I always include a background with my paintings, if however
you wish to have a particularly complex background, there
may be an additional fee of $50.00 - $250.00 depending upon
the size of the painting and the amount of complexity.
Additional subjects range from $100.00-$200.00 each extra
depending on the portrait size.
Please ask about rates for special requests, multiple portrait
orders or any other size dimensions that are not listed.
Photo Tips For Pretty Pets
1. It’s all about the light!
- Always try to use NATURAL light when taking pictures.
- Go outside if you can. A bright, overcast day is perfect for even lighting so there’s not too much bright sunshine or dark shadow.
- If you are indoors, get near a window where it will naturally light up the pet’s coat and other features without glare.
- You can try using “natural light” bulbs to enhance details if necessary.
- Watch out for lighting contrast! Shadows can look dramatic, but they can also hide detail. And avoid glare, which also conceals details.
- Get down to your pet’s level (lay on the floor or sit on the grass) unless you want a portrait of them looking up at you.
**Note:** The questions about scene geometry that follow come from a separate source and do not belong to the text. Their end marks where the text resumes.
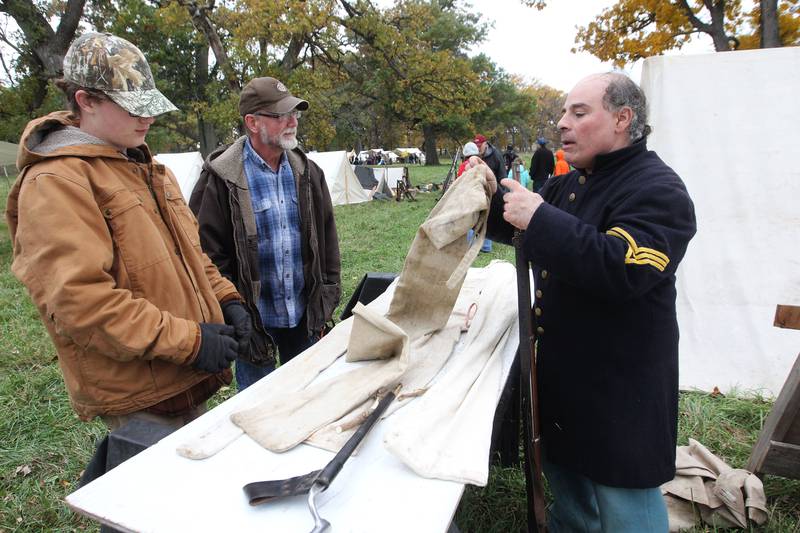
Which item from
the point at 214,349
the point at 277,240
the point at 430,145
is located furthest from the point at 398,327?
the point at 430,145

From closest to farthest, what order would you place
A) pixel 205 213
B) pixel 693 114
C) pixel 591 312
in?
pixel 591 312 → pixel 205 213 → pixel 693 114

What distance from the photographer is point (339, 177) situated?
49.8ft

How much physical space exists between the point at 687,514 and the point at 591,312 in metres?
1.43

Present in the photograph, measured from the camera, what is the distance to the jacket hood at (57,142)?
4.84ft

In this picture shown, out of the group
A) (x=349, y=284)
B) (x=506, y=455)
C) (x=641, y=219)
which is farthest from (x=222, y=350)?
(x=349, y=284)

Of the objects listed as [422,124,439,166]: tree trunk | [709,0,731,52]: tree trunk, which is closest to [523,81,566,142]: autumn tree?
[422,124,439,166]: tree trunk

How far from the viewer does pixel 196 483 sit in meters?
1.16

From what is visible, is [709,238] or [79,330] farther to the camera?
[709,238]

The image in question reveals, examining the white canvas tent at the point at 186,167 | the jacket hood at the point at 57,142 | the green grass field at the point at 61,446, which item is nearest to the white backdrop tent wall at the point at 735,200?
the green grass field at the point at 61,446

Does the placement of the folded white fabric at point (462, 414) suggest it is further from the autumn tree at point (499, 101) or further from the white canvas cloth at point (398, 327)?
the autumn tree at point (499, 101)

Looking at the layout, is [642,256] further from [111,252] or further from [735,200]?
[735,200]

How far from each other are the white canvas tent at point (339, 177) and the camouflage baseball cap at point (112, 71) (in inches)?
526

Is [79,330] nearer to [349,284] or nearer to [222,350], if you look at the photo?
[222,350]

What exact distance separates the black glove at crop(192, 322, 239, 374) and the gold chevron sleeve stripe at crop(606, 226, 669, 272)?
4.33ft
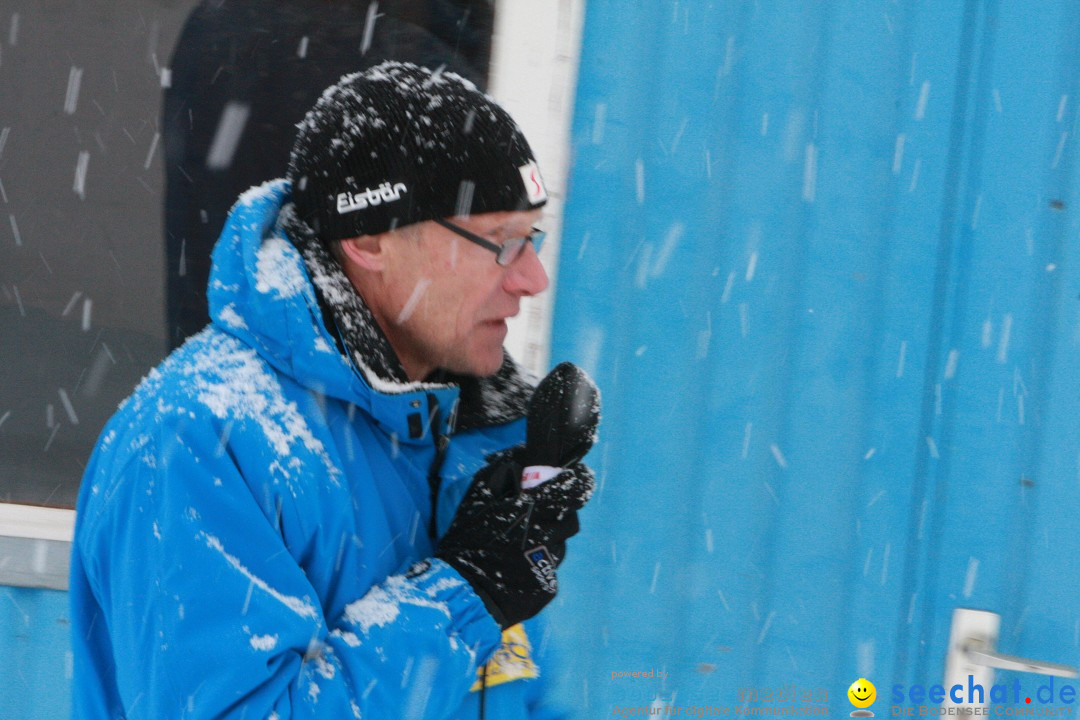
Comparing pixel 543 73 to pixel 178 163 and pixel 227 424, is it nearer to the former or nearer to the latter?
pixel 178 163

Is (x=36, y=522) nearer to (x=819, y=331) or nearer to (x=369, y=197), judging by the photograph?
(x=369, y=197)

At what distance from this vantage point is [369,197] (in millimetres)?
1466

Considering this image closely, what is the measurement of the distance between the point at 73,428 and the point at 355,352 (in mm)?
1556

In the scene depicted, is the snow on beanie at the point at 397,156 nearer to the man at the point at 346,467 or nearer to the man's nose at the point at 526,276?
the man at the point at 346,467

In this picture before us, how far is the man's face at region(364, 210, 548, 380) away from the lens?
1519mm

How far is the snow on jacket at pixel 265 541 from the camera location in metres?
1.16

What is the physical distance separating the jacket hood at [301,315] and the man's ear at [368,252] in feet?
0.17

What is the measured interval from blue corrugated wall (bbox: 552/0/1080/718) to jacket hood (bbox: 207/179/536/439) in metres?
1.09

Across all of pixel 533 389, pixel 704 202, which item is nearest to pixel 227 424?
pixel 533 389

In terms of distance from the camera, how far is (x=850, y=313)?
251cm

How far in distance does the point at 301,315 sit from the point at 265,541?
1.02 ft

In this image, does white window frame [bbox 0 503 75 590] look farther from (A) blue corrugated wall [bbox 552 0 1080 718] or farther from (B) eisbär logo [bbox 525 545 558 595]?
(B) eisbär logo [bbox 525 545 558 595]

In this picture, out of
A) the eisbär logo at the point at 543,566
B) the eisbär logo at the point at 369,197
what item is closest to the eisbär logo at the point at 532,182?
the eisbär logo at the point at 369,197

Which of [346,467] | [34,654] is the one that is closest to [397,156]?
[346,467]
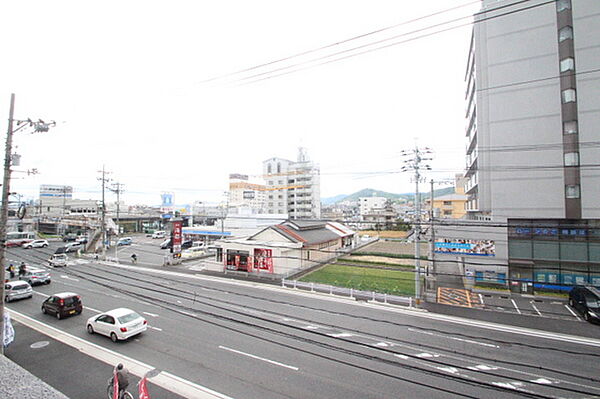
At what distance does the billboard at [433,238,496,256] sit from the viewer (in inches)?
844

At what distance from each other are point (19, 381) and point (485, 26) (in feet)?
109

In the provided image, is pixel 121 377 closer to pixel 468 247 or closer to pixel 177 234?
pixel 468 247

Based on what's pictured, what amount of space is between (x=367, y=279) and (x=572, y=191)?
1645 centimetres

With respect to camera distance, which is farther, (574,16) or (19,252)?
(19,252)

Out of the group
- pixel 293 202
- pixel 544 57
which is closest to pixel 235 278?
pixel 544 57

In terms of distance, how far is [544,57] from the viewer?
20688 mm

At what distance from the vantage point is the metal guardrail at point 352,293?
18.3 metres

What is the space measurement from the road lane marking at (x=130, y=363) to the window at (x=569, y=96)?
28151 millimetres

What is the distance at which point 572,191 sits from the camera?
19750 millimetres

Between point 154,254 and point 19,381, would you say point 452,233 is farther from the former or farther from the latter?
point 154,254

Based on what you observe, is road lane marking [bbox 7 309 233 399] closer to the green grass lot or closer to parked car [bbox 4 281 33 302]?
parked car [bbox 4 281 33 302]

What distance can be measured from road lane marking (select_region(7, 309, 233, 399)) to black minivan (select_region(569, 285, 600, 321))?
2002cm

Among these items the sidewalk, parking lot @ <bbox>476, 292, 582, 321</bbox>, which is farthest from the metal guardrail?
→ the sidewalk

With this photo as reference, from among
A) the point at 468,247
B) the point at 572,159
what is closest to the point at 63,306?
the point at 468,247
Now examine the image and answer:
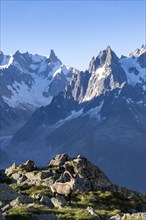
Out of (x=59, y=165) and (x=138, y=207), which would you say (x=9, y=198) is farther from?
(x=59, y=165)

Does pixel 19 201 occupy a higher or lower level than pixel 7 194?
lower

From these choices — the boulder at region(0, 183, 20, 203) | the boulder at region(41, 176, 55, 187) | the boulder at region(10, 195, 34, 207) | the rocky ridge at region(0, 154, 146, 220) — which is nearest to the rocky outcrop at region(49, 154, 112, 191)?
the rocky ridge at region(0, 154, 146, 220)

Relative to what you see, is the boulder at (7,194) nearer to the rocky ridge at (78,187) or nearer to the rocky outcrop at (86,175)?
the rocky ridge at (78,187)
- Full body shots look best from the side on the same level as your pet, as opposed to looking down at them.
3. Time for a facial!
- Because the head is the most personal and recognizable part of your pet (just like people!), it’s important for me to have close-up face details for art reference, even if I am not creating a head portrait.
- Fill up the whole frame with your pet’s face, keeping it in sharp focus.
- Watch the lighting! See if you can get a natural look to the eyes instead of a glaring flash or (horror of horrors) the notorious “red-eyed demon” look.
- Take several angles: side, 3/4 view, head-on, slightly angled, etc. It’s amazing how professional a look a slightly angled photo will give you.
4. Get some help for the wiggly ones.
- A lot of pets can’t sit still for all of this, so you might need a little assistance.
- Have a friend help by holding them in position.
- I can remove leashes, etc. from the final portrait as long as they don’t change the natural look of your pet or cover up anything important like significant markings.